Blood Pressure Home > Effects of High Blood Pressure
If the inside of your blood vessels get smaller and harder -- and the pressure inside them increases -- your heart has to pump harder to get blood through them. Your heart is a muscle, and just like other muscles, working this hard makes your heart get bigger.
This is not a good thing for the heart. The heart can become stretched out, and some of the blood that is supposed to pump through your body remains inside the heart instead. Eventually, the heart begins to weaken because it simply cannot continue to pump so hard against the pressure in your vessels. When the heart can no longer pump all the blood out of its chambers, a person has what's known as congestive heart failure. This is a serious condition. Fluid backing up into the lungs and chest cavity -- leading to extreme shortness of breath -- can be a symptom of congestive heart failure.

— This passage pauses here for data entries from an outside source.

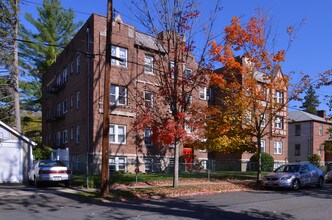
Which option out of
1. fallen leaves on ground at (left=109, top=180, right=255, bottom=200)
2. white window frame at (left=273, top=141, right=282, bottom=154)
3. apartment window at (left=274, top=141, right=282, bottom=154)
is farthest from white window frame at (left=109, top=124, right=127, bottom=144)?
apartment window at (left=274, top=141, right=282, bottom=154)

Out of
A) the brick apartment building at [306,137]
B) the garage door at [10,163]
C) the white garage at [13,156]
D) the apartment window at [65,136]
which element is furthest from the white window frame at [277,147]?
the garage door at [10,163]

High blood pressure can also damage the brain. Blood vessels in the brain can rupture or get blocked, just like blood vessels elsewhere in the body. The difference is that if a blood vessel ruptures in the brain, the bleeding can cause serious problems, or even death. This bleeding is called a hemorrhage. If a blood vessel in the brain gets blocked, the brain tissues will be deprived of the nutrients and oxygen they usually get from the blood. This is known as a stroke. High blood pressure is a major cause of both strokes and bleeding in the brain. It can also affect normal brain function as a person ages.
The kidneys are also important organs that can be damaged by high blood pressure. If the arteries that supply blood to the kidneys are damaged, the kidneys' tissues will not get the blood they need and the kidneys themselves can gradually lose their ability to function.